§ TAREFAS A FAZER
• A. Reescreva o trecho do texto sobre o contrato de enfermagem que abre com as palavras "Neste contrato, a" e fecha com "omissos neste item.", renomeando "MedSaúde" para "empresa terceirizada".
• B. Por favor, transforme em uma lista mais curta o parágrafo do texto sobre o contrato de enfermagem que começa com "No Portal Transparência", preservando os fatos principais.
• C. Prossiga com o texto sobre o contrato de enfermagem em Bento Gonçalves a partir do ponto em que ele termina.

§ TEXTO SELECIONADO
____

Neste contrato, a empresa receberia R$ 19,4 mil ao mês por enfermeiro contratado. O técnico em enfermagem demandaria o repasse de R$ 9,4 mil mensais à MedSaúde por profissional. O contrato entre a prefeitura e a prestadora de serviço não define a carga horária dos trabalhadores. A proposta de orçamento e o Diário Oficial também foram omissos neste item.

No Portal Transparência da prefeitura de Bento Gonçalves, era possível verificar à época que a maioria dos técnicos em enfermagem concursados recebiam salários brutos entre R$ 2,1 mil e R$ 3,5 mil, menos da metade do valor pago aos terceirizados. Já os enfermeiros, igualmente no Portal Transparência do município, tinham remunerações totais que, em maioria, variavam entre R$ 5 mil e R$ 11 mil, chegando a patamares de vencimentos quatro vezes menores do que os pagos aos profissionais da terceirizada. As discrepâncias chegaram à Câmara de Vereadores, que solicitou explicações para o caso. Na época, o então secretário da Saúde de Bento Gonçalves informou que os valores do contrato foram reduzidos de R$ 9,4 mil ao mês para R$ 7,1 mil. Os enfermeiros tiveram redução de R$ 19,4 mil para R$ 13,8 mil, ainda em patamares superiores aos dos concursados municipais.

____

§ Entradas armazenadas
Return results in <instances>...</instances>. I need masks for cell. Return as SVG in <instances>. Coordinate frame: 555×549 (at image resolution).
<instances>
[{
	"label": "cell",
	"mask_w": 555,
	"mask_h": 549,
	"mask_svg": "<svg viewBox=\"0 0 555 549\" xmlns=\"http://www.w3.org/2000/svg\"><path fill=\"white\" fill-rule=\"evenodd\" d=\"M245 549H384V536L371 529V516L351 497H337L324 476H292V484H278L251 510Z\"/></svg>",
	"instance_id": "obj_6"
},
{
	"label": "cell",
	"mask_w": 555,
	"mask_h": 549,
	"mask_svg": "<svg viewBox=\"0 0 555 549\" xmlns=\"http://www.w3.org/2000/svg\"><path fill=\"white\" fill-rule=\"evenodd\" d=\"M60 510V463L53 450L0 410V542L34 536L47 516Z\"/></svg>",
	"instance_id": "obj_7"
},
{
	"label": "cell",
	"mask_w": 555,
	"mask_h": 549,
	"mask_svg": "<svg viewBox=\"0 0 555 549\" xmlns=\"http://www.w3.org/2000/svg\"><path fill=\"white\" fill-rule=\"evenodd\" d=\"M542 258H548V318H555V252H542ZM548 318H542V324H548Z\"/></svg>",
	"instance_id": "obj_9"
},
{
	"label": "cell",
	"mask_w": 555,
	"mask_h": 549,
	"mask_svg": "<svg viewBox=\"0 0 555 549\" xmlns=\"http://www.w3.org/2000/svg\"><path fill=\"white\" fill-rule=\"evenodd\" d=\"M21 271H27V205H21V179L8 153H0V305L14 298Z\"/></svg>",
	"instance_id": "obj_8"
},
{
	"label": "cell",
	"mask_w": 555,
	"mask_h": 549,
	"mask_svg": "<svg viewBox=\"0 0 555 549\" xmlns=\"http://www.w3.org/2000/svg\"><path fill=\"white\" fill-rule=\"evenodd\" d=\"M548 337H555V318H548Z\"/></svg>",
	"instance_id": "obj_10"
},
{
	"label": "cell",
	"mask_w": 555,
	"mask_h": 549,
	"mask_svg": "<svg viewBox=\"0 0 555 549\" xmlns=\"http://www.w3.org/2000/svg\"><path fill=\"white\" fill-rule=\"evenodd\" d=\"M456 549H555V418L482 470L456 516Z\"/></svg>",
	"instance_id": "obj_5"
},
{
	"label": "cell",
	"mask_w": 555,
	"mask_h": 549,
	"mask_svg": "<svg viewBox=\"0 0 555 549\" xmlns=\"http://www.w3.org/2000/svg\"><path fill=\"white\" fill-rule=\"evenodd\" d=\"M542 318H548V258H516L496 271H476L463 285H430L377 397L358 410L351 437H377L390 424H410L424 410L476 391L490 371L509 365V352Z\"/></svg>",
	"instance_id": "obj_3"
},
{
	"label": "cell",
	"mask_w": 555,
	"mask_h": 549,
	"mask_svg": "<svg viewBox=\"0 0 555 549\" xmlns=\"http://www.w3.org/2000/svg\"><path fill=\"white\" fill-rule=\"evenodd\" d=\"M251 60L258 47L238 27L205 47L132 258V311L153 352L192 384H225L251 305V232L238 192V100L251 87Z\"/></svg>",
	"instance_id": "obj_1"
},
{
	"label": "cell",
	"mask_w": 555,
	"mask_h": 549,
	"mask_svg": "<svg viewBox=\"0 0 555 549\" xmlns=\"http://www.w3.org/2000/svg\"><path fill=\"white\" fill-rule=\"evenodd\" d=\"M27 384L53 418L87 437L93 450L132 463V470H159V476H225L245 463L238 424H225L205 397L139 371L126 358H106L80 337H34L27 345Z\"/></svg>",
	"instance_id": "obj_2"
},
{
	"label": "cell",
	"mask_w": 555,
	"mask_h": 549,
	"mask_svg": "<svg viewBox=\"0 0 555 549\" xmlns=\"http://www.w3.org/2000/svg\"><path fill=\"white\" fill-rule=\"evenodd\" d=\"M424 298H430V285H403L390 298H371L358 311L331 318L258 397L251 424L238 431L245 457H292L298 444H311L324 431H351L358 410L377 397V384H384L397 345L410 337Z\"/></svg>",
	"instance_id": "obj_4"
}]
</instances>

____

§ RESPOSTAS
• A.
Neste contrato, a empresa receberia R$ 19,4 mil ao mês por enfermeiro contratado. O técnico em enfermagem demandaria o repasse de R$ 9,4 mil mensais à empresa terceirizada por profissional. O contrato entre a prefeitura e a prestadora de serviço não define a carga horária dos trabalhadores. A proposta de orçamento e o Diário Oficial também foram omissos neste item.

• B.
- No Portal Transparência de Bento Gonçalves, a maioria dos técnicos em enfermagem concursados tinha salários brutos entre R$ 2,1 mil e R$ 3,5 mil, menos da metade do valor pago aos terceirizados.
- A maioria dos enfermeiros do município recebia entre R$ 5 mil e R$ 11 mil, com remunerações que chegavam a ser quatro vezes menores que as da terceirizada.
- A Câmara de Vereadores pediu explicações sobre as discrepâncias.
- O então secretário da Saúde informou que os valores do contrato foram reduzidos de R$ 9,4 mil para R$ 7,1 mil ao mês.
- Os valores para enfermeiros caíram de R$ 19,4 mil para R$ 13,8 mil, ainda acima dos pagos aos concursados municipais.

• C.
Próximos passos

Depois de ter acesso a essas informações, o inquérito civil deverá entender o que realmente ocorreu nas concorrências sem licitação realizadas em 2020 em Bento Gonçalves, quais foram as reais motivações para os encaminhamentos, saber se os fatos estão interligados entre si de alguma forma e revelar qual o real envolvimento dos citados na Operação Camilo. E é exatamente por esta suposta ligação que o inquérito civil ganhou o status de segredo de justiça em meados do ano passado.